Adamov stays behind bars

The Americans have accused Yevgeny Adamov of embezzling $9 million Keystone

Russia’s former nuclear minister Yevgeny Adamov must remain in a Swiss prison pending hearings on extradition requests from the United States and Russia.

This content was published on June 24, 2005 - 12:18

Switzerland’s Federal Court suspended a decision made two weeks ago by another court ordering Adamov’s release.

Earlier this month the Federal Criminal Court in Bellinzona declared that Switzerland had violated Adamov’s immunity as a former minister when he was arrested in May on a US warrant and said he should be released.

The Federal Justice Office immediately appealed against the ruling and Adamov was kept in custody until the Federal Court in Lausanne reached a decision, which it did on Friday.

"In extradition procedures, the incarceration of the person sought is the rule, from which only exceptional cases should deviate," said the country’s supreme court.

Federal judges still have to decide on whether Adamov’s immunity was violated when he was arrested. But they said that there was no compelling reason to release the former minister until a decision on this had been reached.

Missing funds

Adamov was arrested in the Swiss capital Bern at the beginning of the month at the request of the US authorities.

He stands accused of diverting $9 million (SFr11.5 million) of US funds intended to improve security at Russia’s nuclear facilities when he was atomic energy minister from 1998 to 2001.

However, some experts say that Washington aims to use charges of money laundering, tax evasion and conspiracy to derive valuable information about Russia’s atomic-weapons programme.

On top of the US charges, a Moscow court issued an arrest warrant for Adamov, also for fraud, and formally applied for his extradition.

The US authorities lodged a formal extradition request on Friday. The Swiss government has extradition treaties with both countries and has said it will make its decision "in consideration of all the circumstances".

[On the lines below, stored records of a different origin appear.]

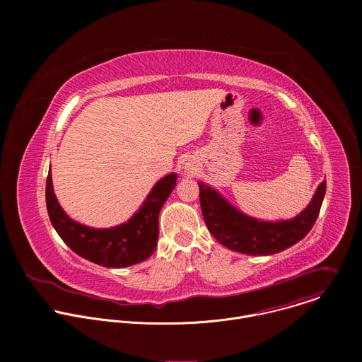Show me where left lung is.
<instances>
[{
  "instance_id": "1",
  "label": "left lung",
  "mask_w": 362,
  "mask_h": 362,
  "mask_svg": "<svg viewBox=\"0 0 362 362\" xmlns=\"http://www.w3.org/2000/svg\"><path fill=\"white\" fill-rule=\"evenodd\" d=\"M197 183L203 219L212 236L225 247L252 256L274 255L303 239L320 215L327 190L324 180L299 215L288 221L268 222L247 216L212 186Z\"/></svg>"
}]
</instances>
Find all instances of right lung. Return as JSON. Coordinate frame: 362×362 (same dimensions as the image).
I'll return each instance as SVG.
<instances>
[{
  "instance_id": "right-lung-1",
  "label": "right lung",
  "mask_w": 362,
  "mask_h": 362,
  "mask_svg": "<svg viewBox=\"0 0 362 362\" xmlns=\"http://www.w3.org/2000/svg\"><path fill=\"white\" fill-rule=\"evenodd\" d=\"M176 180V173L162 177L127 222L113 228L95 229L73 221L63 211L54 194L49 170L45 186L48 216L64 243L84 259L106 268L132 267L146 261L156 249L159 214L175 189Z\"/></svg>"
}]
</instances>
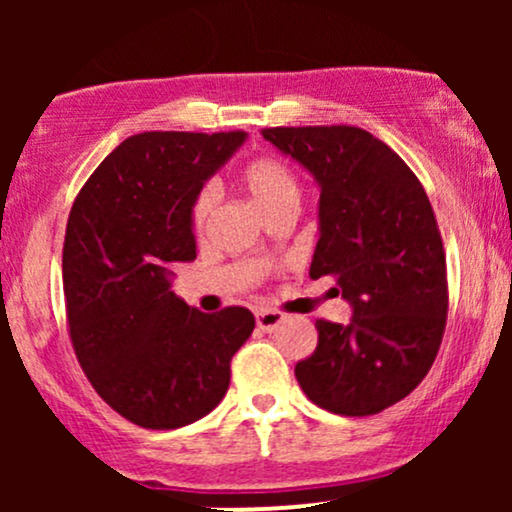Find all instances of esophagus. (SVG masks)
<instances>
[{
  "label": "esophagus",
  "mask_w": 512,
  "mask_h": 512,
  "mask_svg": "<svg viewBox=\"0 0 512 512\" xmlns=\"http://www.w3.org/2000/svg\"><path fill=\"white\" fill-rule=\"evenodd\" d=\"M255 317H257V327L264 332H274L276 327L284 322V315H281L279 310H257Z\"/></svg>",
  "instance_id": "obj_1"
}]
</instances>
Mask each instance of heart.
I'll list each match as a JSON object with an SVG mask.
<instances>
[{
  "mask_svg": "<svg viewBox=\"0 0 512 512\" xmlns=\"http://www.w3.org/2000/svg\"><path fill=\"white\" fill-rule=\"evenodd\" d=\"M236 185L267 219H272L279 211H291L296 207L298 195H301V185H298L293 168L284 158L272 154L250 158L238 170ZM211 214H214V195L209 190L197 192L190 207L192 231H207Z\"/></svg>",
  "mask_w": 512,
  "mask_h": 512,
  "instance_id": "b5f03b06",
  "label": "heart"
}]
</instances>
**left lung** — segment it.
Listing matches in <instances>:
<instances>
[{
  "label": "left lung",
  "mask_w": 512,
  "mask_h": 512,
  "mask_svg": "<svg viewBox=\"0 0 512 512\" xmlns=\"http://www.w3.org/2000/svg\"><path fill=\"white\" fill-rule=\"evenodd\" d=\"M262 137L320 185L310 279L334 276L354 308L349 325L315 322L298 385L332 414H380L426 378L448 320L445 250L424 185L361 127H267Z\"/></svg>",
  "instance_id": "obj_1"
}]
</instances>
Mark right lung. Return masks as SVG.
Returning <instances> with one entry per match:
<instances>
[{
    "label": "right lung",
    "instance_id": "add662e5",
    "mask_svg": "<svg viewBox=\"0 0 512 512\" xmlns=\"http://www.w3.org/2000/svg\"><path fill=\"white\" fill-rule=\"evenodd\" d=\"M245 137L134 134L93 170L69 211L62 284L74 354L93 390L142 428L170 431L207 416L255 330L248 308L207 315L170 291V269L197 257L192 199Z\"/></svg>",
    "mask_w": 512,
    "mask_h": 512
}]
</instances>
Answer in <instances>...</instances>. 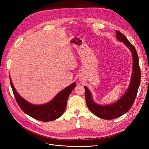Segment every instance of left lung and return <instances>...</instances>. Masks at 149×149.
<instances>
[{
  "mask_svg": "<svg viewBox=\"0 0 149 149\" xmlns=\"http://www.w3.org/2000/svg\"><path fill=\"white\" fill-rule=\"evenodd\" d=\"M116 37L120 42H123L132 53V73L131 79L127 91L119 100L109 105H100L94 102L92 94L88 88L84 86L85 97L86 104L93 114L103 119H113L123 116L131 108L136 100L139 87L141 83V73L140 70L139 57L136 48L130 43L126 37L116 30Z\"/></svg>",
  "mask_w": 149,
  "mask_h": 149,
  "instance_id": "1",
  "label": "left lung"
}]
</instances>
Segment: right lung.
Masks as SVG:
<instances>
[{
	"label": "right lung",
	"mask_w": 149,
	"mask_h": 149,
	"mask_svg": "<svg viewBox=\"0 0 149 149\" xmlns=\"http://www.w3.org/2000/svg\"><path fill=\"white\" fill-rule=\"evenodd\" d=\"M10 85L16 101L20 109L31 118L43 122L55 120L63 114L67 104V100L76 83H72L63 89L52 101L42 105L32 104L22 97L15 89L10 77Z\"/></svg>",
	"instance_id": "add662e5"
}]
</instances>
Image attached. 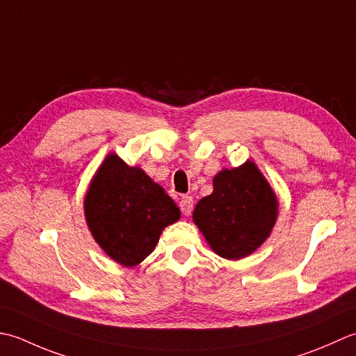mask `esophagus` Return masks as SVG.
Wrapping results in <instances>:
<instances>
[{
	"label": "esophagus",
	"instance_id": "1",
	"mask_svg": "<svg viewBox=\"0 0 356 356\" xmlns=\"http://www.w3.org/2000/svg\"><path fill=\"white\" fill-rule=\"evenodd\" d=\"M179 209H181V212H183V215H186V216L191 215L192 210H193V198L188 197V195H186V197L181 198L179 200Z\"/></svg>",
	"mask_w": 356,
	"mask_h": 356
}]
</instances>
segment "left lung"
I'll use <instances>...</instances> for the list:
<instances>
[{
    "mask_svg": "<svg viewBox=\"0 0 356 356\" xmlns=\"http://www.w3.org/2000/svg\"><path fill=\"white\" fill-rule=\"evenodd\" d=\"M278 201L252 161L222 170L213 179V193L202 198L193 221L216 255L239 259L250 255L269 236L278 215Z\"/></svg>",
    "mask_w": 356,
    "mask_h": 356,
    "instance_id": "1",
    "label": "left lung"
}]
</instances>
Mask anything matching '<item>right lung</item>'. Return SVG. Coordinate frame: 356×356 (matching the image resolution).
Wrapping results in <instances>:
<instances>
[{"label":"right lung","mask_w":356,"mask_h":356,"mask_svg":"<svg viewBox=\"0 0 356 356\" xmlns=\"http://www.w3.org/2000/svg\"><path fill=\"white\" fill-rule=\"evenodd\" d=\"M86 220L95 241L117 263L132 267L154 252L179 209L140 168L108 155L84 200Z\"/></svg>","instance_id":"obj_1"}]
</instances>
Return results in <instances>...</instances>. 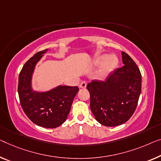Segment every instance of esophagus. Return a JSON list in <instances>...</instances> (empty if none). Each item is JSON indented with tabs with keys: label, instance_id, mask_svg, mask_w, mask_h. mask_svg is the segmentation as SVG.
Here are the masks:
<instances>
[{
	"label": "esophagus",
	"instance_id": "esophagus-1",
	"mask_svg": "<svg viewBox=\"0 0 161 161\" xmlns=\"http://www.w3.org/2000/svg\"><path fill=\"white\" fill-rule=\"evenodd\" d=\"M80 88H85L87 87V83L85 82V81H81V82L80 84Z\"/></svg>",
	"mask_w": 161,
	"mask_h": 161
}]
</instances>
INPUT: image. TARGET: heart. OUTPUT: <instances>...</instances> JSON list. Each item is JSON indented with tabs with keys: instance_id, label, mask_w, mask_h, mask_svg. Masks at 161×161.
I'll use <instances>...</instances> for the list:
<instances>
[{
	"instance_id": "b5f03b06",
	"label": "heart",
	"mask_w": 161,
	"mask_h": 161,
	"mask_svg": "<svg viewBox=\"0 0 161 161\" xmlns=\"http://www.w3.org/2000/svg\"><path fill=\"white\" fill-rule=\"evenodd\" d=\"M118 58L115 56H110L108 54H103L101 56L96 58L95 60V65L97 66H103L100 74L103 76H108L114 70L115 68L118 65Z\"/></svg>"
}]
</instances>
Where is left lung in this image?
I'll return each mask as SVG.
<instances>
[{"label": "left lung", "instance_id": "left-lung-1", "mask_svg": "<svg viewBox=\"0 0 161 161\" xmlns=\"http://www.w3.org/2000/svg\"><path fill=\"white\" fill-rule=\"evenodd\" d=\"M124 66L110 74L105 81H92L87 89L90 109L95 119L106 126L125 123L135 111L142 88L140 69L128 54L121 52Z\"/></svg>", "mask_w": 161, "mask_h": 161}]
</instances>
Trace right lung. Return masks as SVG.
I'll return each instance as SVG.
<instances>
[{
  "label": "right lung",
  "instance_id": "add662e5",
  "mask_svg": "<svg viewBox=\"0 0 161 161\" xmlns=\"http://www.w3.org/2000/svg\"><path fill=\"white\" fill-rule=\"evenodd\" d=\"M47 50L35 53L24 65L19 76L18 93L23 111L33 123L44 128H56L66 120L79 88L58 85L47 91L34 90L35 66Z\"/></svg>",
  "mask_w": 161,
  "mask_h": 161
}]
</instances>
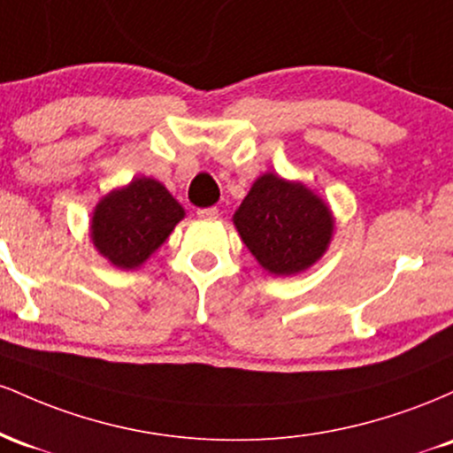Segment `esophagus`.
Masks as SVG:
<instances>
[{
	"mask_svg": "<svg viewBox=\"0 0 453 453\" xmlns=\"http://www.w3.org/2000/svg\"><path fill=\"white\" fill-rule=\"evenodd\" d=\"M197 217H200V219H217V217H219V211H217L215 206H211V209H197Z\"/></svg>",
	"mask_w": 453,
	"mask_h": 453,
	"instance_id": "obj_1",
	"label": "esophagus"
}]
</instances>
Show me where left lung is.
<instances>
[{"instance_id": "left-lung-1", "label": "left lung", "mask_w": 453, "mask_h": 453, "mask_svg": "<svg viewBox=\"0 0 453 453\" xmlns=\"http://www.w3.org/2000/svg\"><path fill=\"white\" fill-rule=\"evenodd\" d=\"M232 221L259 266L274 277L309 270L334 234V215L324 197L277 173L257 176Z\"/></svg>"}]
</instances>
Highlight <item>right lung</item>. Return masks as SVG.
Segmentation results:
<instances>
[{"instance_id": "add662e5", "label": "right lung", "mask_w": 453, "mask_h": 453, "mask_svg": "<svg viewBox=\"0 0 453 453\" xmlns=\"http://www.w3.org/2000/svg\"><path fill=\"white\" fill-rule=\"evenodd\" d=\"M185 209L159 180L136 176L100 197L91 212L96 251L114 268L136 270L168 241Z\"/></svg>"}]
</instances>
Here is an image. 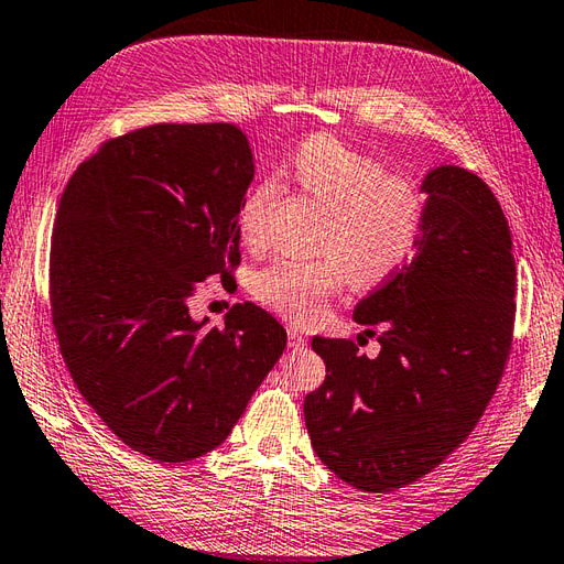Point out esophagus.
Here are the masks:
<instances>
[{
  "mask_svg": "<svg viewBox=\"0 0 564 564\" xmlns=\"http://www.w3.org/2000/svg\"><path fill=\"white\" fill-rule=\"evenodd\" d=\"M286 335H290V349L299 351V349H304V347H306V337L301 335V329H299L296 325H290V327H286Z\"/></svg>",
  "mask_w": 564,
  "mask_h": 564,
  "instance_id": "1",
  "label": "esophagus"
}]
</instances>
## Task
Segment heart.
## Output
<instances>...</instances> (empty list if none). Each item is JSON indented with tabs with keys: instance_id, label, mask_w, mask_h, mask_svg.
<instances>
[{
	"instance_id": "obj_1",
	"label": "heart",
	"mask_w": 564,
	"mask_h": 564,
	"mask_svg": "<svg viewBox=\"0 0 564 564\" xmlns=\"http://www.w3.org/2000/svg\"><path fill=\"white\" fill-rule=\"evenodd\" d=\"M286 174L304 194L325 205L327 215L315 239L321 256H280L260 268L251 292L263 306L294 323L318 321L349 278L359 286H376L414 256L429 205L416 184L388 174L373 155L337 135L315 133L294 150ZM278 196L274 178L246 191L237 208V227L249 246L268 239Z\"/></svg>"
}]
</instances>
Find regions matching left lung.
Here are the masks:
<instances>
[{"label":"left lung","mask_w":564,"mask_h":564,"mask_svg":"<svg viewBox=\"0 0 564 564\" xmlns=\"http://www.w3.org/2000/svg\"><path fill=\"white\" fill-rule=\"evenodd\" d=\"M414 258L354 308L380 354L313 337L325 382L304 402L315 455L345 484L390 492L445 462L484 416L514 335L517 268L496 194L469 170L423 178ZM366 335H376L366 329Z\"/></svg>","instance_id":"left-lung-1"}]
</instances>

These include the seriousness and the place where the alleged offences were committed, the dates of the extradition requests, the nationality of the person involved and the possibility of subsequent extradition to another state.

swissinfo with agencies

In brief

Yevgeny Adamov was Russia's atomic energy minister from 1998 to 2001, when a parliamentary commission accused him of corruption.

He is charged by the US with embezzling $9 million, which had been destined for nuclear-safety upgrades in Russia, and transferring the money to various US companies under his control.

The Americans have filed a demand for his extradition.

Adamov also faces extradition to Russia, which handed a formal request to the Swiss authorities on May 17, on fraud charges.